Nightly Src Projects Desk (2026-05-27)

Symbolic editorial illustration of ten source-tree survey lanes passing through a public-safety filter into clusters for game/world-model research, verifier benches, orchestration tools, formal/spec work, and humane side projects.

Editorial illustration generated as deterministic SVG after rejecting raster drafts with text artifacts. It is symbolic art, not a screenshot; no fake dashboards were promoted to evidence.

Verdict

Tonight’s src/ tree is broader and a little less easily summarized than the last desk. The clean technical center is the game/world-model and JEPA bench: gemma-dungeon has same-day movement around auditable symbolic game state and model-facing projections; jepa-lang is a compact executable IR/replay artifact; jepa-poker is a defensible toy-game world-model bench when described as research, not as casino engineering in a lab coat.

testing-rl remains the most stable verifier/test-generation lead. The orchestration room is also alive: deer-flow and openai-symphony are the clean public-facing harness/control-plane reads, while gas-city-but-its-just-codex, Basis/Hermes, and Steward remain side rooms because state, logs, packets, prompts, and local config are not public copy. parenting-bookshelf-compass is the night’s unexpectedly tidy public artifact: a static, documented, non-diagnostic quiz with no obvious network-send surface. Small humane tools do occasionally arrive with their shoes tied.

Exactly 10 top-level Hermes survey lane identities covered all 50 top-level directories under the local src/ root, including hidden directories. All 10 lanes reported three read-only subteams for purpose/docs/manifests, live-work evidence, and public-safety/public-summary review, and each subteam reported a further three-way leaf probe. The controller audit found 50 assigned directories, 50 unique assignments, no missing directories, no extras, and no duplicates. evaluation-and-review-loops remains the useful superstition-free version of diligence.

Front-page lead projects

Game/world-model and JEPA work

gemma-dungeon leads the technical desk tonight. The public-safe evidence is strong: README, pyproject, specs, schemas, tests, and same-day git activity all support the description of an embedding-native roguelike/world-model workspace where symbolic game state remains authoritative and Gemma/tinygrad-facing projections stay auditable.
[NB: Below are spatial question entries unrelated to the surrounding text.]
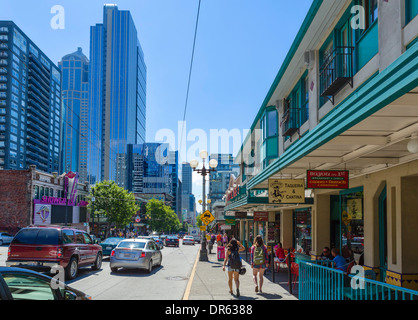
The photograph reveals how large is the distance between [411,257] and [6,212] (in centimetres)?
4829

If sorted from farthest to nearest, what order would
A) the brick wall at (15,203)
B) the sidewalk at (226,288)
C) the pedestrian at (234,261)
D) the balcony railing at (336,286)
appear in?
the brick wall at (15,203) < the pedestrian at (234,261) < the sidewalk at (226,288) < the balcony railing at (336,286)

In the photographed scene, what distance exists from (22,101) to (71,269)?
406 ft

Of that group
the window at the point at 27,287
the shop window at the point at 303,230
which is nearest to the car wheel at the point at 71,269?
the window at the point at 27,287

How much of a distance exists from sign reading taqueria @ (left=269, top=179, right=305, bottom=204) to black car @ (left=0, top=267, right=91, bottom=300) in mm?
7114

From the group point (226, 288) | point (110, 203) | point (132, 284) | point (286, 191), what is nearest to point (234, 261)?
point (226, 288)

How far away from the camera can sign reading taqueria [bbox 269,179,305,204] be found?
1162 centimetres

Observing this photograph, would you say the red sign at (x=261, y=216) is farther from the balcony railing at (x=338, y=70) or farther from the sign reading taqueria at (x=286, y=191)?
the balcony railing at (x=338, y=70)

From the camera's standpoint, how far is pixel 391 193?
9797 millimetres

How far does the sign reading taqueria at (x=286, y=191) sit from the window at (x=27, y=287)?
7.48 m

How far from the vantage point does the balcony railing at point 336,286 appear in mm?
5922

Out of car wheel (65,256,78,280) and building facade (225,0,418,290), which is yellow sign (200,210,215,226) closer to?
building facade (225,0,418,290)
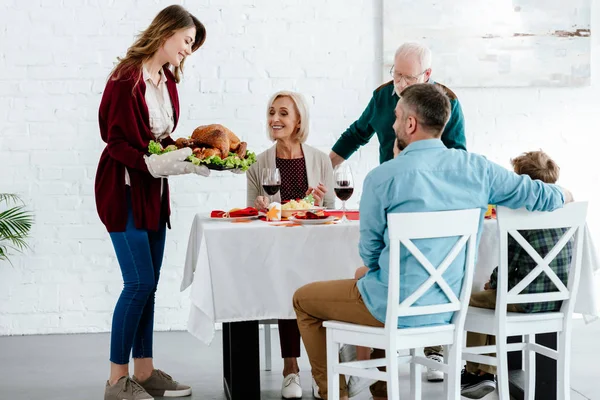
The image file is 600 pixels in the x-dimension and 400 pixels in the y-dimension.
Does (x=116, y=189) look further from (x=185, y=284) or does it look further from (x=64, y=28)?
(x=64, y=28)

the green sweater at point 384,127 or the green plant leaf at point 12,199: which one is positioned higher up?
the green sweater at point 384,127

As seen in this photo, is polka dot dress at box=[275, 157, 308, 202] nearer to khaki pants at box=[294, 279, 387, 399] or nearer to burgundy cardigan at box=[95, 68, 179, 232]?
burgundy cardigan at box=[95, 68, 179, 232]

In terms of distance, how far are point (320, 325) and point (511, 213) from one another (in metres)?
0.71

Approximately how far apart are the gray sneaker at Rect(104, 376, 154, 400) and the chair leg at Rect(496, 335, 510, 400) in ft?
4.61

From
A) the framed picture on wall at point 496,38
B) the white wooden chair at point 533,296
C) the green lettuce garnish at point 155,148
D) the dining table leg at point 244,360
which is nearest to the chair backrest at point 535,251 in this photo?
the white wooden chair at point 533,296

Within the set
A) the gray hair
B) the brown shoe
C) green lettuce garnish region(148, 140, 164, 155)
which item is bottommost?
the brown shoe

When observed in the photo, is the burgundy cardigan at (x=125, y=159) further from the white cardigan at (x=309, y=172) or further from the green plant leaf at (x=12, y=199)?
the green plant leaf at (x=12, y=199)

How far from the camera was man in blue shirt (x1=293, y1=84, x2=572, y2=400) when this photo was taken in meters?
2.36

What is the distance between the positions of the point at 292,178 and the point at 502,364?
148cm

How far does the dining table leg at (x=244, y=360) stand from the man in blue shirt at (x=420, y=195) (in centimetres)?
42

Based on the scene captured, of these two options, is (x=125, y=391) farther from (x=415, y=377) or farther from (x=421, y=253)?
(x=421, y=253)

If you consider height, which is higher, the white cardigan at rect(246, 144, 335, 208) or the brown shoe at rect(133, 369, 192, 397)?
the white cardigan at rect(246, 144, 335, 208)

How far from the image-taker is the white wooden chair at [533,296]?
251 centimetres

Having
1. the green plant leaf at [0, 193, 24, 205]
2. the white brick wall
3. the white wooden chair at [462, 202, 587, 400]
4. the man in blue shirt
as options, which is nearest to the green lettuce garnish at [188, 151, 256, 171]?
the man in blue shirt
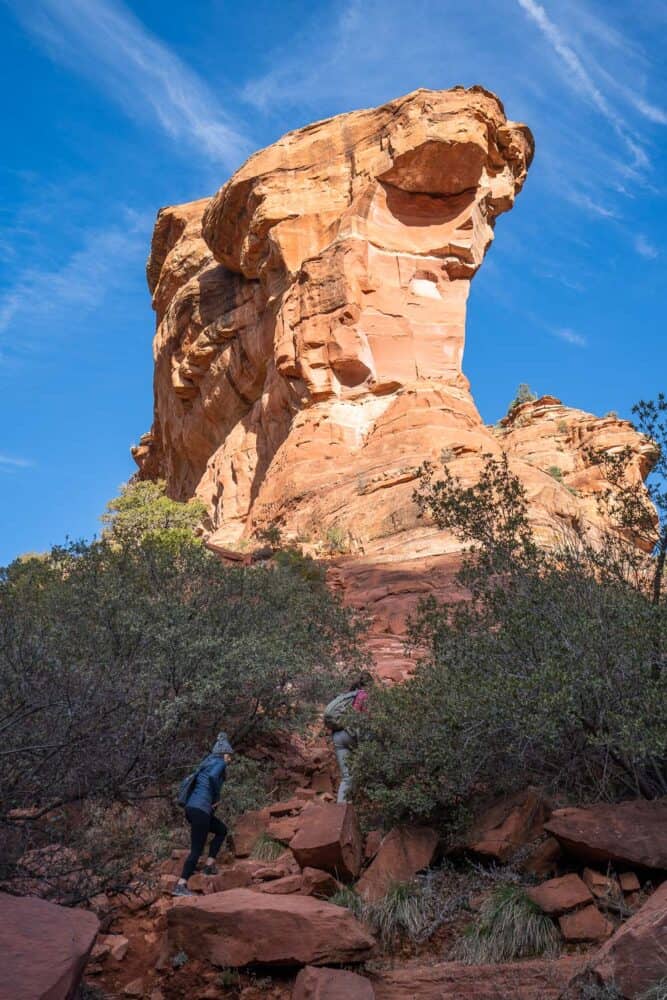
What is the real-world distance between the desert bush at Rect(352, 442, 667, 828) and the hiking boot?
174 centimetres

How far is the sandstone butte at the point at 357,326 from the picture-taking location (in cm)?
2600

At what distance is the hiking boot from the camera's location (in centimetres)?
650

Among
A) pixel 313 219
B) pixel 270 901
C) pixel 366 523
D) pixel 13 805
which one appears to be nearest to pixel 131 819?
pixel 13 805

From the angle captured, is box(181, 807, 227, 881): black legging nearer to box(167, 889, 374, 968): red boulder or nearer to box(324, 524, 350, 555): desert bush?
box(167, 889, 374, 968): red boulder

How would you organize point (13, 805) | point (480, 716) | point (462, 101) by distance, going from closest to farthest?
1. point (13, 805)
2. point (480, 716)
3. point (462, 101)

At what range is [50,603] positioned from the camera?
43.8 feet

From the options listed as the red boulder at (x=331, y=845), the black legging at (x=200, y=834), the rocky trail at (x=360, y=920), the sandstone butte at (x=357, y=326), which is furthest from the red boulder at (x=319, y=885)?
the sandstone butte at (x=357, y=326)

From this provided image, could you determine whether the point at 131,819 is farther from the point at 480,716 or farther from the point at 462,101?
the point at 462,101

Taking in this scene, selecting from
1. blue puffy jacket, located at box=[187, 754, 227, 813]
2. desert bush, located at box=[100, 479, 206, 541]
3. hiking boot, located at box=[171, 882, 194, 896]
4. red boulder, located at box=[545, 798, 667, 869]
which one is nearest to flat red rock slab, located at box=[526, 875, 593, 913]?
red boulder, located at box=[545, 798, 667, 869]

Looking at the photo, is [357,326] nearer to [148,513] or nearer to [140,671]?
[148,513]

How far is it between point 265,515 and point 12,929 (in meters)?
25.3

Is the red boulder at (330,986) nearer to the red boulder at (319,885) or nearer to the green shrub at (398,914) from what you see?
the green shrub at (398,914)

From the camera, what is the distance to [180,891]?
652 centimetres

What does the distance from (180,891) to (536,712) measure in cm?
311
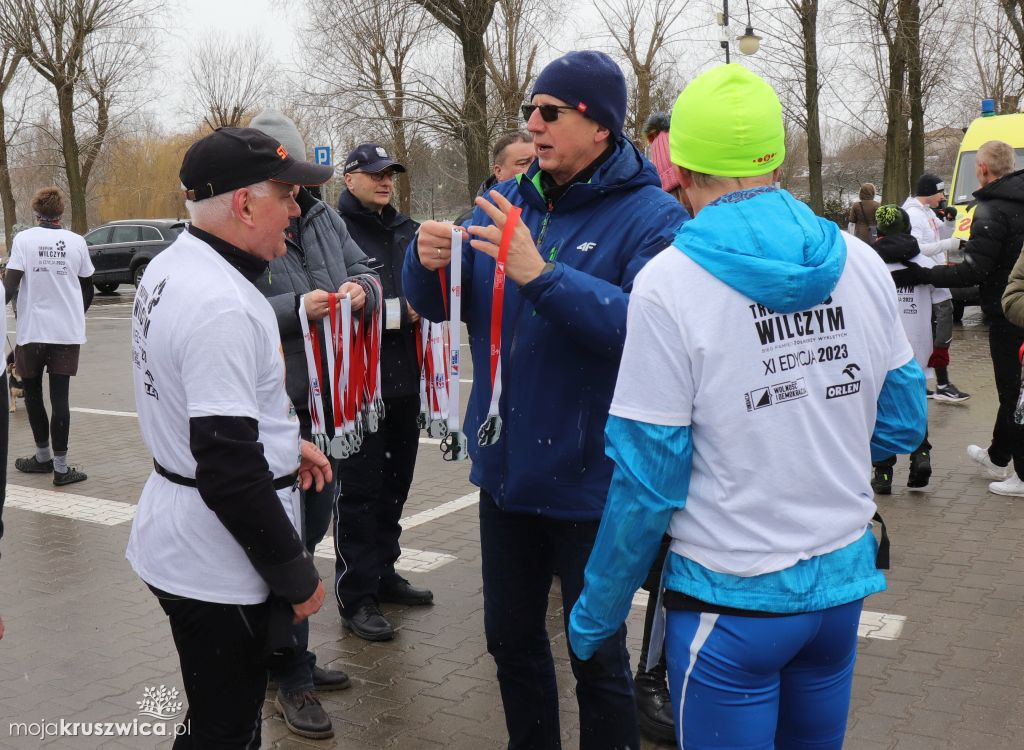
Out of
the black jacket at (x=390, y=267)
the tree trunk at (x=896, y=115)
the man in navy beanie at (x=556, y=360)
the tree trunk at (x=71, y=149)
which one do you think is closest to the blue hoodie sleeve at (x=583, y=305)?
the man in navy beanie at (x=556, y=360)

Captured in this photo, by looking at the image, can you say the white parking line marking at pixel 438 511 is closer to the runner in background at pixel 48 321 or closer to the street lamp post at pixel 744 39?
the runner in background at pixel 48 321

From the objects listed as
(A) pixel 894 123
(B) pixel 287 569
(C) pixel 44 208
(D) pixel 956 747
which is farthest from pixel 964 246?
(A) pixel 894 123

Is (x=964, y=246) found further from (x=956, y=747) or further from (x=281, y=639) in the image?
(x=281, y=639)

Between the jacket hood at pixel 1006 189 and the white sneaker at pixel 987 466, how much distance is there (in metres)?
1.82

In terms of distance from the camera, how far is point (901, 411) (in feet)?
7.54

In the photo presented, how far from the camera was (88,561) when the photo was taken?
5.89 metres

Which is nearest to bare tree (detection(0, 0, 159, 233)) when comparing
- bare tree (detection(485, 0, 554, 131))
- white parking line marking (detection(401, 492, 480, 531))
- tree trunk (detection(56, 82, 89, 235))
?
tree trunk (detection(56, 82, 89, 235))

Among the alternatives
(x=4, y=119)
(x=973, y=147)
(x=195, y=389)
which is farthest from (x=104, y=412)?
(x=4, y=119)

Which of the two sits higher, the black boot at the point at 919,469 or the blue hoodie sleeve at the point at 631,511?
the blue hoodie sleeve at the point at 631,511

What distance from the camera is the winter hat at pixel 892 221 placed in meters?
6.91

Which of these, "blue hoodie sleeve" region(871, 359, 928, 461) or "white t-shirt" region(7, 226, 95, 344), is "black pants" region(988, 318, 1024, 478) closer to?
"blue hoodie sleeve" region(871, 359, 928, 461)

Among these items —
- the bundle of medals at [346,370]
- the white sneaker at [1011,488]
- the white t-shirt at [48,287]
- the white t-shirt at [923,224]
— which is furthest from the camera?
the white t-shirt at [923,224]

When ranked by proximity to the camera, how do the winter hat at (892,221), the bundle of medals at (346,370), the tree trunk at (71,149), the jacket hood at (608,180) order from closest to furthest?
the jacket hood at (608,180) → the bundle of medals at (346,370) → the winter hat at (892,221) → the tree trunk at (71,149)

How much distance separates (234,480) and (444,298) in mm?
1116
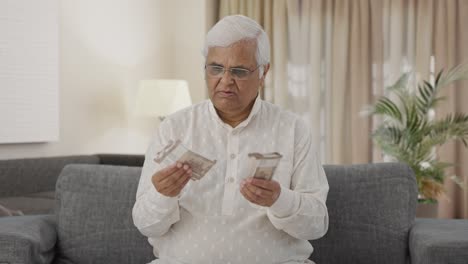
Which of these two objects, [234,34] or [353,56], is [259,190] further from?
[353,56]

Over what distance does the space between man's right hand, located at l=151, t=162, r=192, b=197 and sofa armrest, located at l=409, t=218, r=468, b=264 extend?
0.77 meters

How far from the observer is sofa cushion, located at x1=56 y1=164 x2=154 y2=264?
2568 mm

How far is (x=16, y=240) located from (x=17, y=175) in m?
2.16

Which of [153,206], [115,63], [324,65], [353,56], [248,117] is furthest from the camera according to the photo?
[324,65]

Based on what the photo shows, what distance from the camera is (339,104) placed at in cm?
624

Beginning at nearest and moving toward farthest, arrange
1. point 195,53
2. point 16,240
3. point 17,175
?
point 16,240 → point 17,175 → point 195,53

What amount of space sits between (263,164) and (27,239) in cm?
86

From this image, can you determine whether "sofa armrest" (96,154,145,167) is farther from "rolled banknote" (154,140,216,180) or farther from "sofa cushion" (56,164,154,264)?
"rolled banknote" (154,140,216,180)

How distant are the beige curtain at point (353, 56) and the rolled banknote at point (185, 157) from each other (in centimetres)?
431

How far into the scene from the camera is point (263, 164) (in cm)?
195

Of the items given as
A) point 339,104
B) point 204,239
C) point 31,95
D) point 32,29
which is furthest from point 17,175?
point 339,104

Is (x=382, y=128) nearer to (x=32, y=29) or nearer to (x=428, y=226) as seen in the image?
(x=32, y=29)

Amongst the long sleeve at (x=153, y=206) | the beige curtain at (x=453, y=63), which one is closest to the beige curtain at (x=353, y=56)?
the beige curtain at (x=453, y=63)

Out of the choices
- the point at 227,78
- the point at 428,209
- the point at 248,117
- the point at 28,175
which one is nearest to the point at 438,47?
the point at 428,209
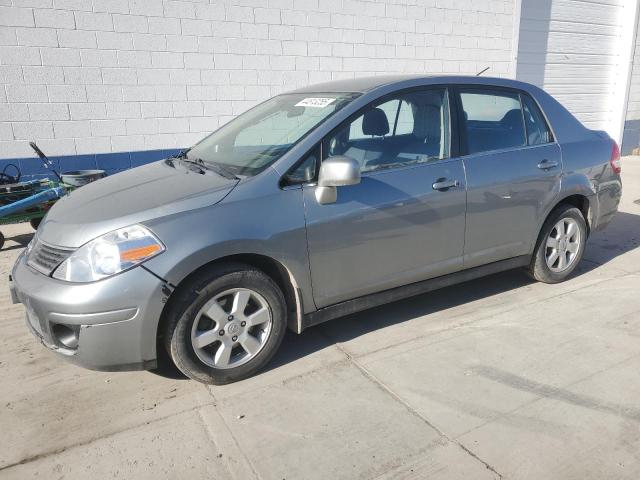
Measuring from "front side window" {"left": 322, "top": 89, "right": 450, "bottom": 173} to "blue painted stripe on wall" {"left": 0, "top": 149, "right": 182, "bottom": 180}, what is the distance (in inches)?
171

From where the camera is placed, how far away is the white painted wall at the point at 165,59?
6.20 metres

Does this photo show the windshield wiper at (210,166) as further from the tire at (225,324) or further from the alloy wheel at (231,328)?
the alloy wheel at (231,328)

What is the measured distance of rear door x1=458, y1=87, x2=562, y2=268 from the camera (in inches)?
145

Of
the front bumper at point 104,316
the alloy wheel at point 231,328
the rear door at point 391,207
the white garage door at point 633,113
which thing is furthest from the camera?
the white garage door at point 633,113

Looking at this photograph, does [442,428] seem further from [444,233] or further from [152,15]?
[152,15]

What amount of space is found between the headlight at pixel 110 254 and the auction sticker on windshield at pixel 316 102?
143 centimetres

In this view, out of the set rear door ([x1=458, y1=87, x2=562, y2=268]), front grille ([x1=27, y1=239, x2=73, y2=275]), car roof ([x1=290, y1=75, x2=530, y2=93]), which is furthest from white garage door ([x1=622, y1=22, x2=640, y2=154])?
front grille ([x1=27, y1=239, x2=73, y2=275])

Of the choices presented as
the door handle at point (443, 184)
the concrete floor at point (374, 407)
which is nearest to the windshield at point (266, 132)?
the door handle at point (443, 184)

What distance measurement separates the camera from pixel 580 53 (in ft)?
37.0

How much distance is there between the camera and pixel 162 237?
2.67 metres

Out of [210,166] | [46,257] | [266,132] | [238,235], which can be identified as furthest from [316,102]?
[46,257]

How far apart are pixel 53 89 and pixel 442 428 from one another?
236 inches

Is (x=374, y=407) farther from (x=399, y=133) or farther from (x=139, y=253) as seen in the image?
(x=399, y=133)

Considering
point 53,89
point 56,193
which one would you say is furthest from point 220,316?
point 53,89
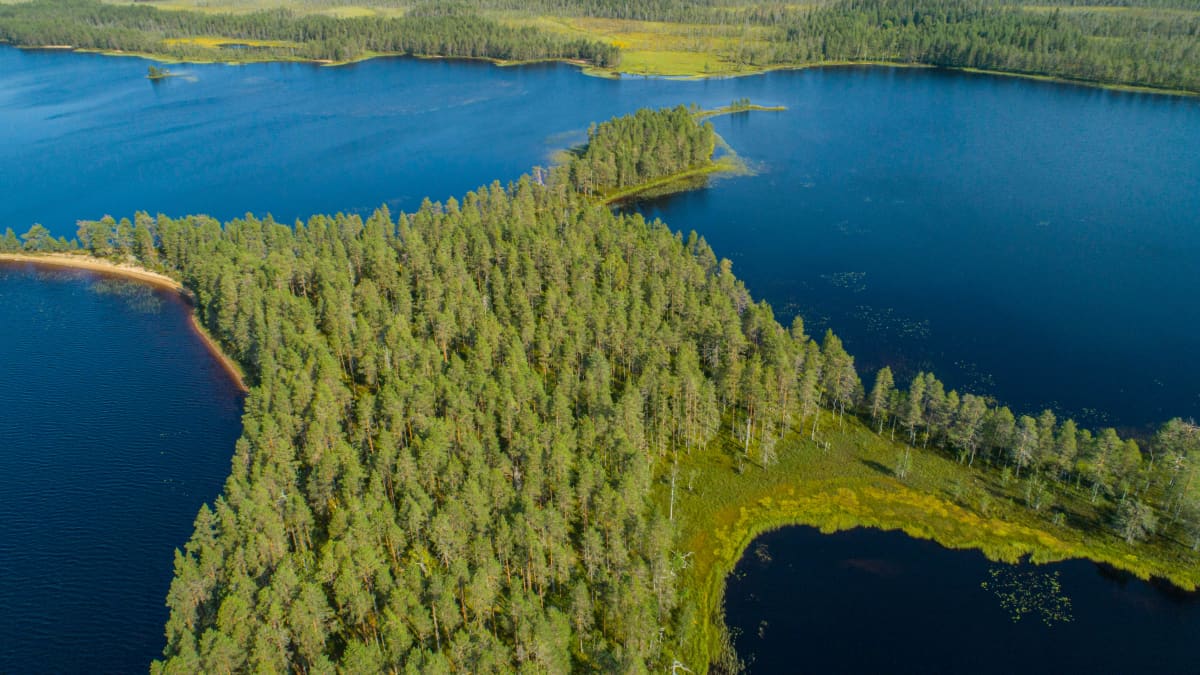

Raw replay/example JSON, generated packs, checkpoints, model artifacts, private corpora, and local plans stay out of the story. formal-methods-for-agent-harnesses would probably appreciate the refusal to let logits govern the kingdom.

jepa-lang is the clean small artifact: a deterministic executable IR for language-model-adjacent cognition, with typed replay state, evidence receipts, inert latent slots, and validation/replay. It belongs near neural-native-programming, but with the precise caveat that an auditable IR is a boundary discipline, not a solved theory of mind.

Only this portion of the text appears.